1962-1994 " The Best of Barbara Lewis " Rhino R2 71619 / CD





 素直なメロディーと洒落たアレンジが実にマッチ。60年代初期のオールディーズの暖かさを保ちつつ、それでいて都会的。1965年、ニューヨーク録音作品でポップチャートでは11位まで上がりました。
 作曲者である Helen Miller の存在は、サンデー・ソングブックで達郎さんに教えてもらったのですが、今ではアルドン系のソングライターの中では僕の一番好きなソングライター。これまで紹介してきたBeverly Bremers 「Don't Say You Don't Remember」などを書いている女性です。


 この人の書いた曲はいい曲ばかり。自然と Helen Miller のクレジットのあるレコードを探すようになりました。レコーディング・スタッフ陣も相当力が入っており、プロデューサー Ollie McLaughlin の管理の下、Bert Berns が音楽ディレクターを務め、アレンジは Artie Butler が担当。Al Gorgoni(Guitar)、Trade Martin(Guitar) といったニューヨークのスタジオ・ミュージシャン達が脇をしっかり締めてします。
 Barbara Lewis は1963年の「Hello Stranger」の全米No.1ヒットで広く知られる黒人女性シンガー。この「Hello Stranger」は彼女自身の作品で、これも僕の大好きな1曲。実に心地よくて勝手に「温泉ソング」と呼んでます(笑)。

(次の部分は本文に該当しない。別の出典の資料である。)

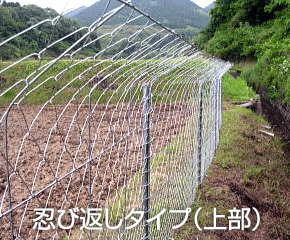 簡単 金網フェンス パネル フェンス (100メートル) 忍び 折り返しタイプ 施工が簡単 簡易フェンス 金網フェンス 簡単 フェンス fence フエンス ※代引不可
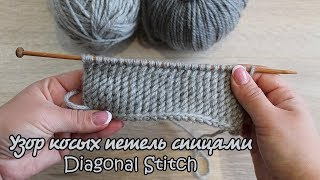 Узор косых петель спицами | Diagonal Stitch knitting pattern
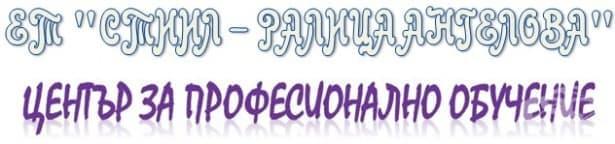 "ЦПО към ЕТ ""СТИИЛ - Ралица Ангелова"", гр. София - изображение"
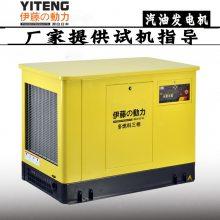 超静音进口30KW移动式汽油发电机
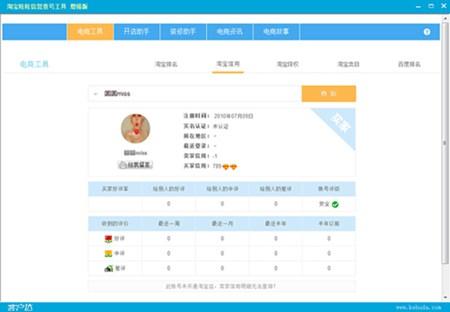 淘宝旺旺信誉查号工具增强版_1.0_32位中文免费软件(464 KB)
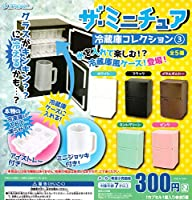 ザ・ミニチュア 冷蔵庫コレクション3 [全5種セット(フルコンプ)]
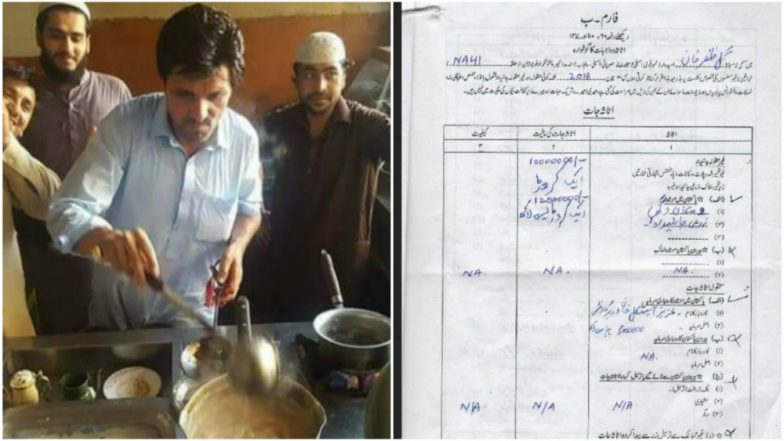 PTI's MNA-elect Gul Zafar Khan, a 'Chaiwala' Turns Out to Be Millionaire
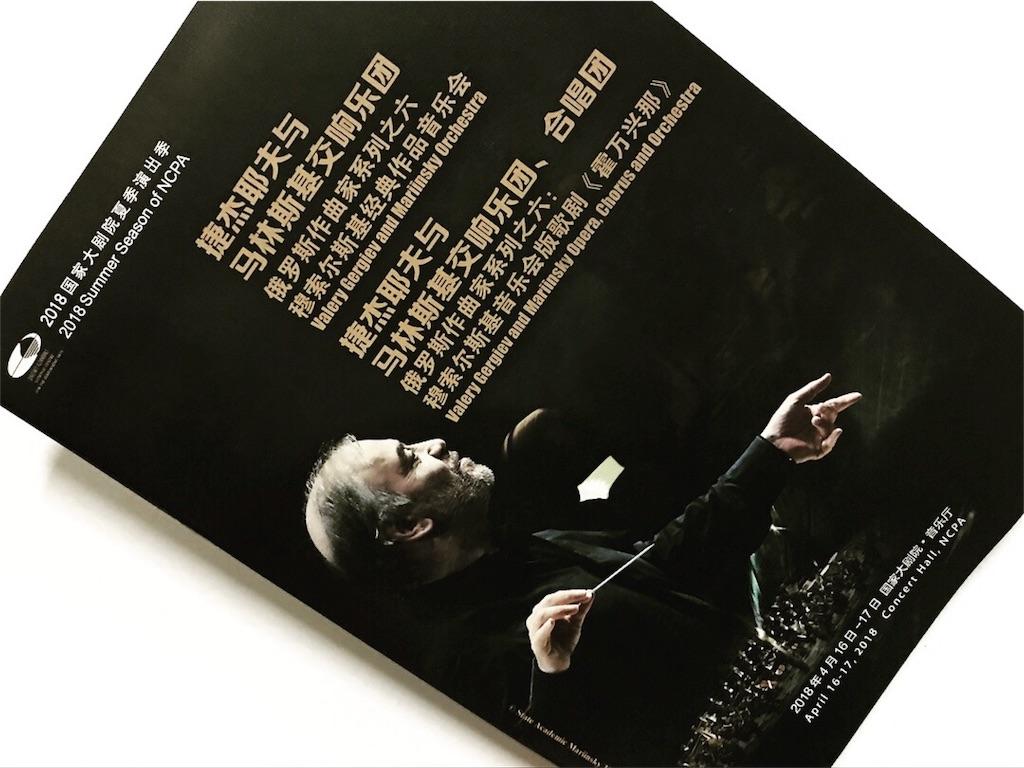 f:id:chunhua1223:20180420143718j:image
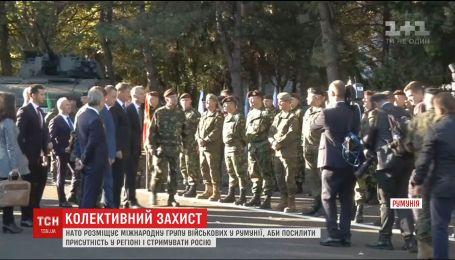 НАТО создает новую международную группировку военных в Румынии, чтобы противостоять России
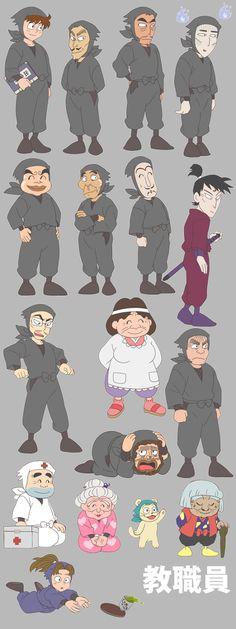 祝!浜くん入学 [9] Comic Games, Cute Cartoon Wallpapers, Ninja, Boy Or Girl, Animation, Boys, Girls, Comics, Anime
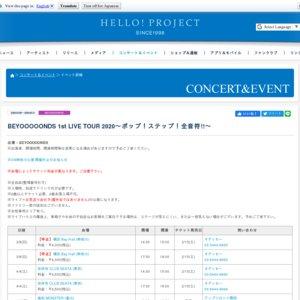 BEYOOOOONDS 1st LIVE TOUR 2020~ポップ!ステップ!全音符!!~ 神奈川 3/8 夜公演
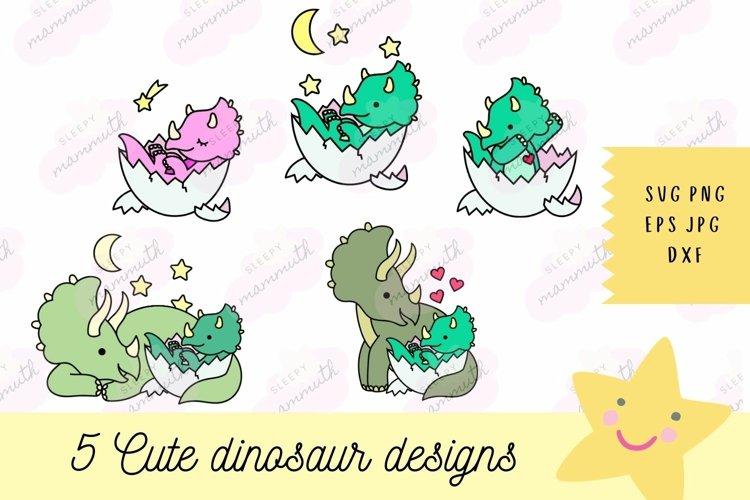 Baby Dinosaur SVG - SVG Files for Cricut, Cute Tshirt Design example image 1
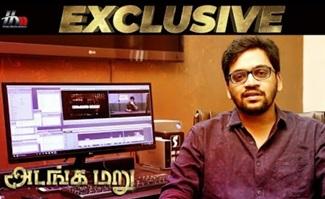 Editor Ruben | Karthik Thangavel | Adanga Maru | HMM
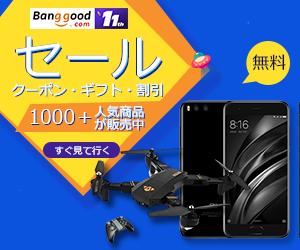 Ulefone S8 Pro セール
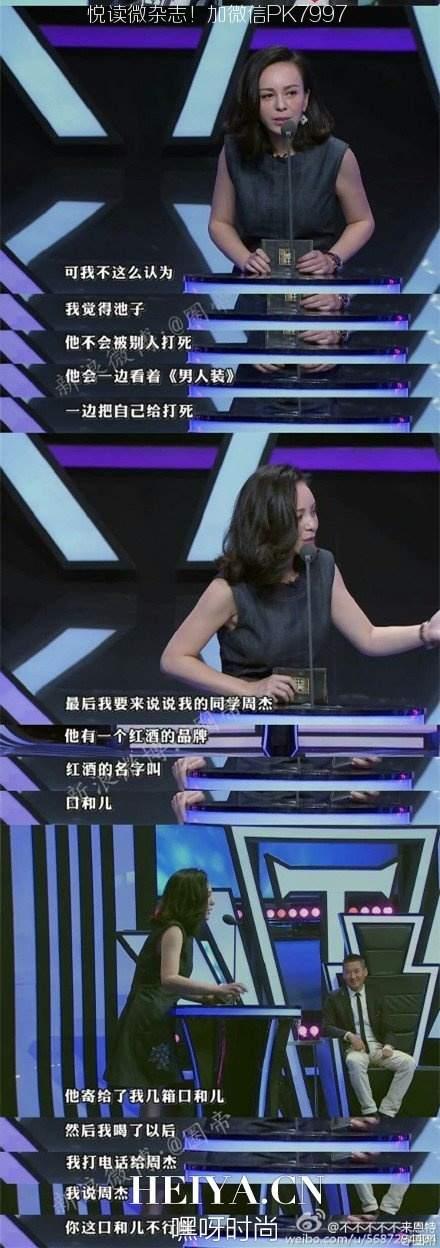王思聪投资节目遭下架 腾讯吐槽大会为什么不能看了
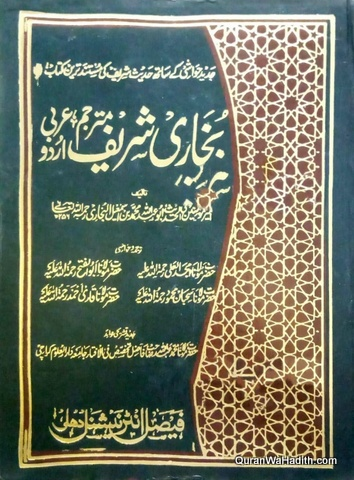 Bukhari Sharif Arabic Urdu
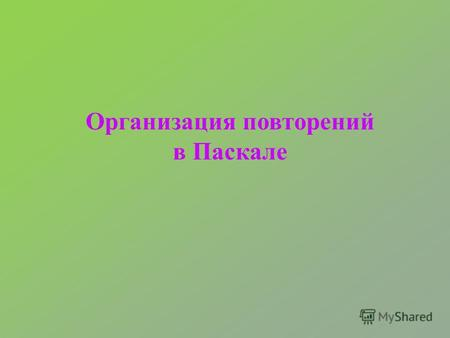 Организация повторений в Паскале. Найди ошибки: Program new Uses crt; Var a, b, c integer Begin clrscr Readln(a,b); C:=a*a+b*b Wreteln(c); End.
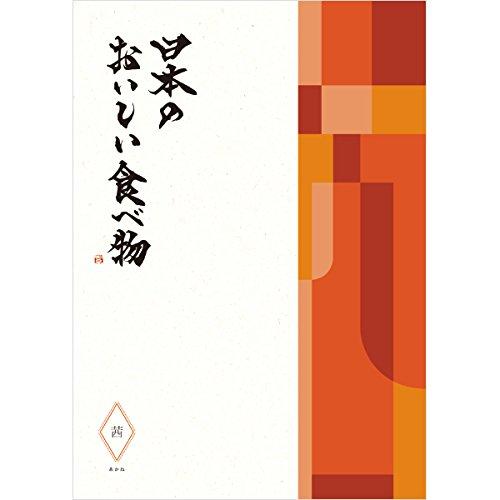 日本のおいしい食べ物 ギフトカタログ 茜(あかね)コース (...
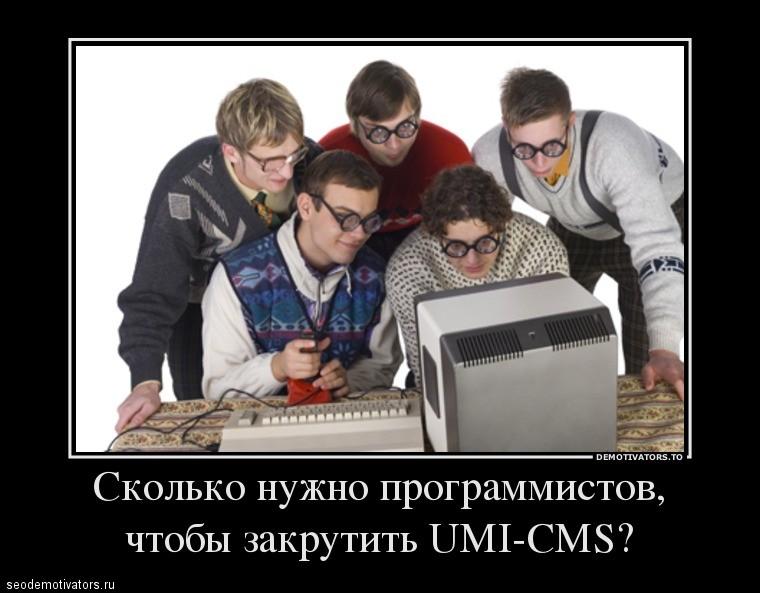 Сколько надо программистов, чтобы закрутить umi-cms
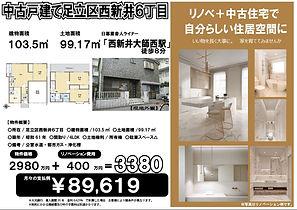 西新井6丁目 2980万 HP用★.jpg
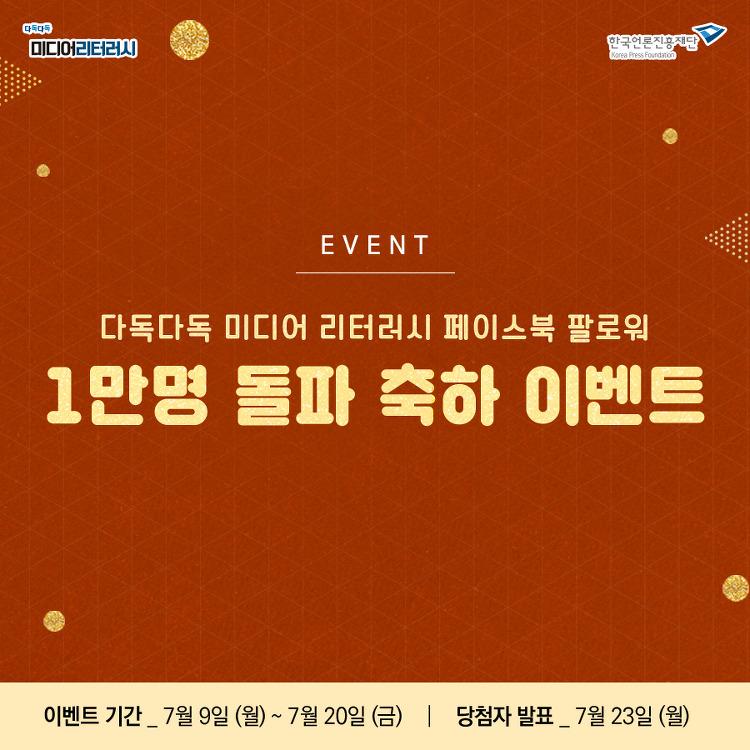 [이벤트] 페이스북 팔로워 1만 돌파 축하 EVENT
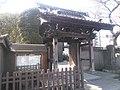Koufukuji sanmon.jpg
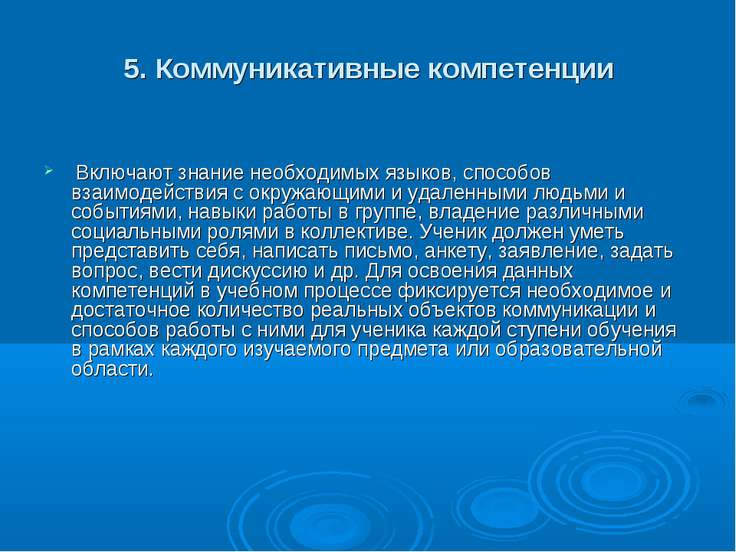 5. Коммуникативные компетенции Включают знание необходимых языков, способов в...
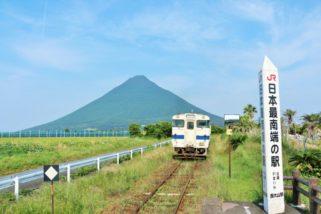 日本最南端的車站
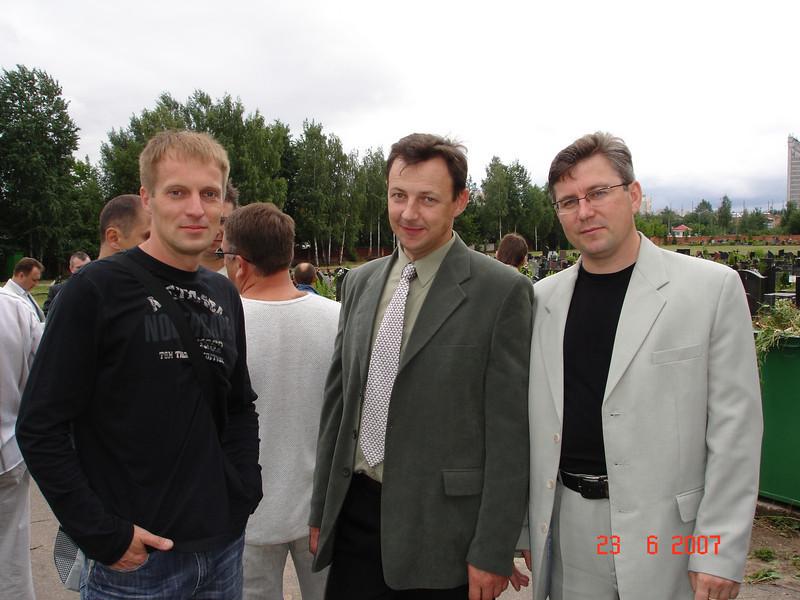 2007-06-23 Выпуск МВИЗРУ 1992 04.jpg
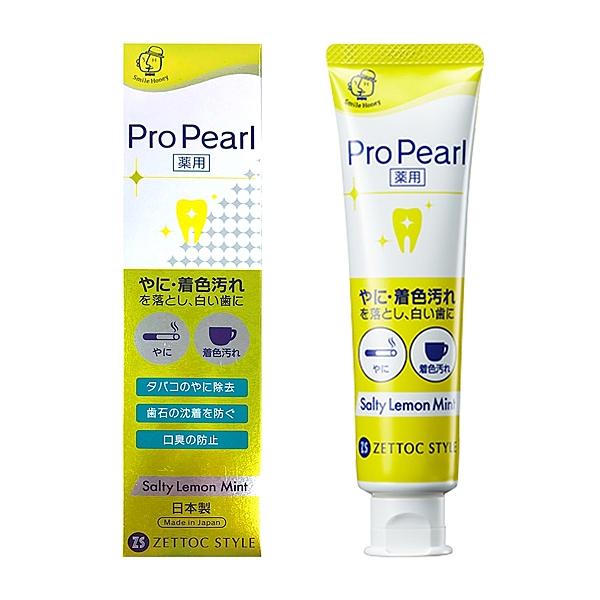 Propearl 淨白牙膏 薄鹽檸檬 100G/條★愛康介護★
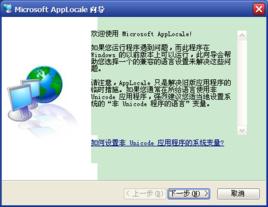 Microsoft applocale windows 10 скачать - 39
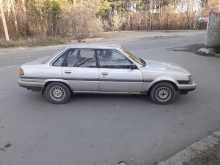 Иркутск Corona 1984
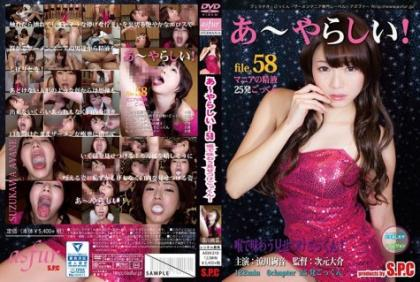 ASW-210 Ah ~ Filthy!Cum Confronted Taste At 58 Throat! Ryokawa Ayaon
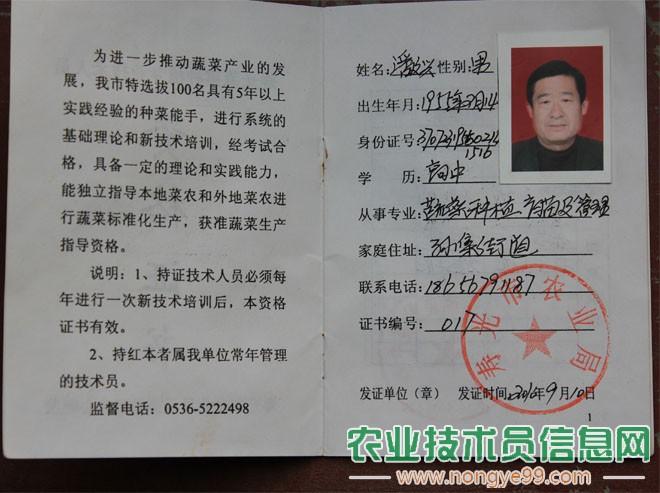 潘文兴获得100名种菜能手证书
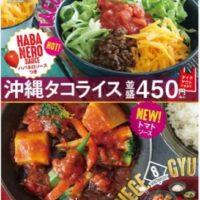 吉野家、食べごたえがあって栄養バランスも優れる「沖縄タコライス」「ベジ牛定食」を新発売。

 Barbara Lewis はミシガン生まれ。後に Deon Jackson らを育て上げるシカゴの名プロデューサー、Ollie McLaughlin に見い出されて、1962年に Atlantic Records からデビュー。当初の音楽の拠点であったシカゴ時代の作品の多くは彼女自身のペンによるもの。この頃、「Hello Stranger」をはじめ、バック・コーラスは、The Dells が担当していました。2年ほど後、Ollie McLaughlin は音楽の拠点をシカゴからニューヨークへ移動。この頃になると、彼女自身の作品は影をひそめ、職業ソングライターの作品を取り上げるようになります。1965年に放ったヒット曲、「Baby,I'm Yours」は、Van McCoy の出世作となりました。これ以外に、Goffin-King 作「Don't Foget About Me」、Billy Vega-Chip Talor 作「Make Me Belong To You」などなど...。このように優れた作品に出会えた背景には、プロデューサー、Ollie McLaughlin の力があったのではないかと推測できます。
 これまで紹介してきた楽曲は上記CDに収録されています。